*Compliments of http://www.apsmanagement.com/, via HOAmanagement.com.
You don’t have to be friends or spend time with your neighbors to achieve a peaceful coexistence, but you should try to be a good neighbor and follow these tips:
Say hello. At the mailbox, while walking the dog or when you see a moving van arrive, introduce yourself. Learn your neighbors’ and other homeowners’ names and regularly offer a friendly greeting.
Provide a heads up. If you’re planning a construction project, altering your landscaping or hosting a big party, contact your neighbors beforehand. In the case of major construction or landscaping projects this is helpful in addition to completion of any established association approval processes. Applications for approval may even request that neighbors sign off on plans.

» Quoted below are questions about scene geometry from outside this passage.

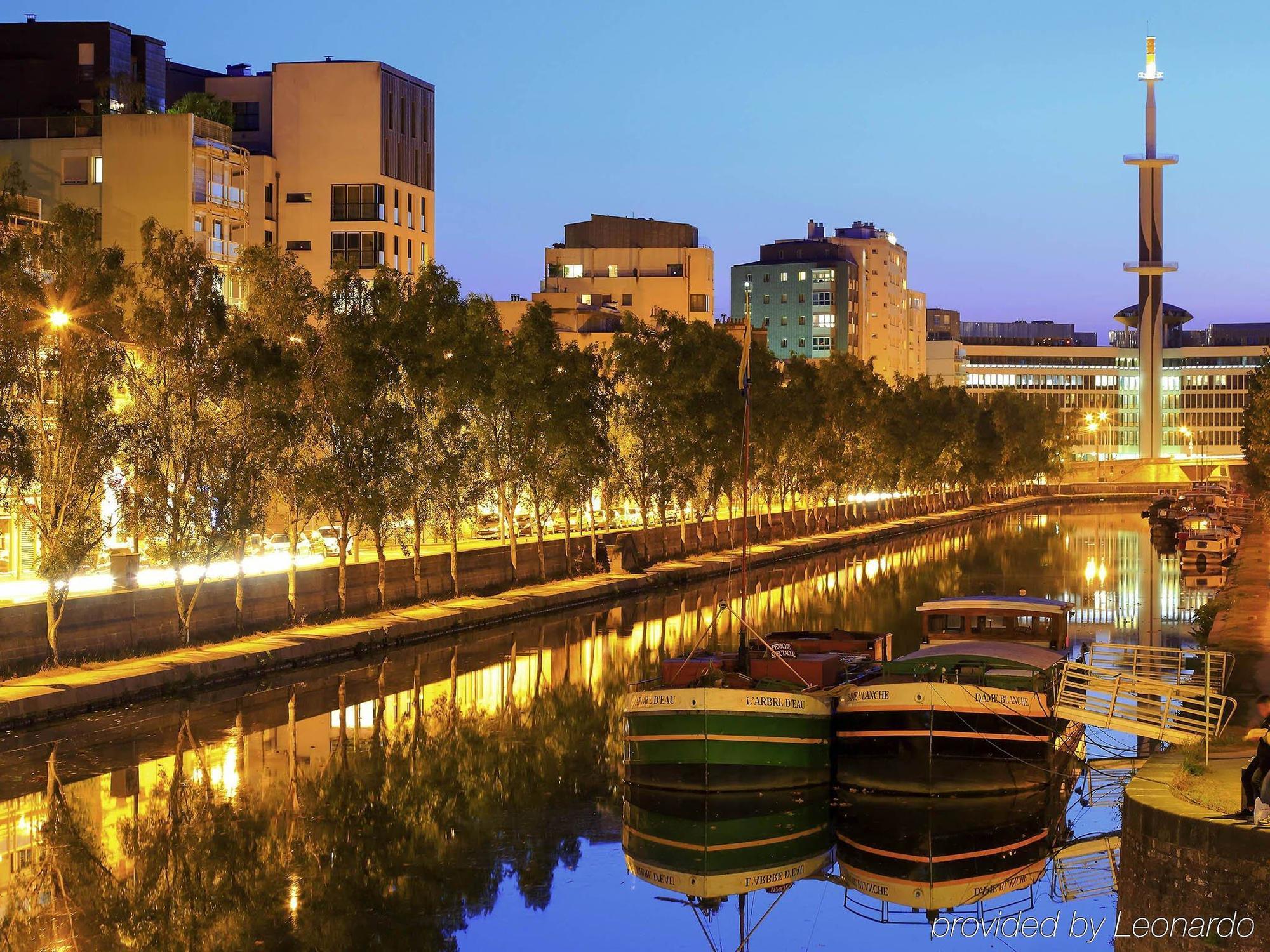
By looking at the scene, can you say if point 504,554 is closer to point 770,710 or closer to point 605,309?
point 770,710

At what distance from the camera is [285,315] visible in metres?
49.4

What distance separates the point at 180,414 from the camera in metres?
45.3

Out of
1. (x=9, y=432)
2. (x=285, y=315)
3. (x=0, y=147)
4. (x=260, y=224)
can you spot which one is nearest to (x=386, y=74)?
(x=260, y=224)

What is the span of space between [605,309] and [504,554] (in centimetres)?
8658

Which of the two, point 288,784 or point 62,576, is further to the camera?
point 62,576

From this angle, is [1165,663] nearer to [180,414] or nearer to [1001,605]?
[1001,605]

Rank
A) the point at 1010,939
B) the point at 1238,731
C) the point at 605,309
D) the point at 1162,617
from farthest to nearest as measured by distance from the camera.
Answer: the point at 605,309 < the point at 1162,617 < the point at 1238,731 < the point at 1010,939

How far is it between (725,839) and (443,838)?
4.47 metres

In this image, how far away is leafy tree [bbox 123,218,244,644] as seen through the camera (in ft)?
145

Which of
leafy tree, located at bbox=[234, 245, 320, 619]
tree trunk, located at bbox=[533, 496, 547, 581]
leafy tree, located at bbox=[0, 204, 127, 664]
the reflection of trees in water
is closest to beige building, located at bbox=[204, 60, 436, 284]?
tree trunk, located at bbox=[533, 496, 547, 581]

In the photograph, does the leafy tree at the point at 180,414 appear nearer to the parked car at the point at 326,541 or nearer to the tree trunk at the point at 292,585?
the tree trunk at the point at 292,585

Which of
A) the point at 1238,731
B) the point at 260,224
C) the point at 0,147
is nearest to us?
the point at 1238,731

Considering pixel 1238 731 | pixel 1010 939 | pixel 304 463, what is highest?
pixel 304 463

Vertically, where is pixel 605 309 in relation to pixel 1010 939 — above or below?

Do unto others. Treat neighbors as you would like to be treated. Be considerate about noise from vehicles, stereos, pets, etc. Pets are a common concern that we hear from neighbors. .
Know your differences. Make an effort to understand each other. Differences in age, ethnic background and years in the neighborhood can lead to different expectations or misunderstandings.
Consider the view. Keep areas of your property that others can see presentable. Don’t let your grass get out of control and keep the area free of litter.
Appreciate them. If the neighbors do something you like, let them know. They’ll be pleased you noticed, and it’ll be easier to talk later if they do something you don’t like. Telling a neighbor how nice their lawn or garden looks is a great way to say hello.
Stay positive. Most people don’t try to create problems. If a neighbor does something that irritates you, don’t assume it was deliberate.
Talk honestly. Tolerance is important, but don’t let a real irritation go because it seems unimportant or hard to discuss. Let your neighbors know if something they do annoys.
Be respectful. Talk directly to your neighbors if there’s a problem. Gossiping with others can damage relationships and create trouble.
Remain calm. If a neighbor mentions a problem they have with you, thank them for the input. You don’t have to agree or justify any behavior. Wait for any anger to subside before responding.
Listen carefully. When discussing a problem, try to understand your neighbor’s position and why he or she feels that way.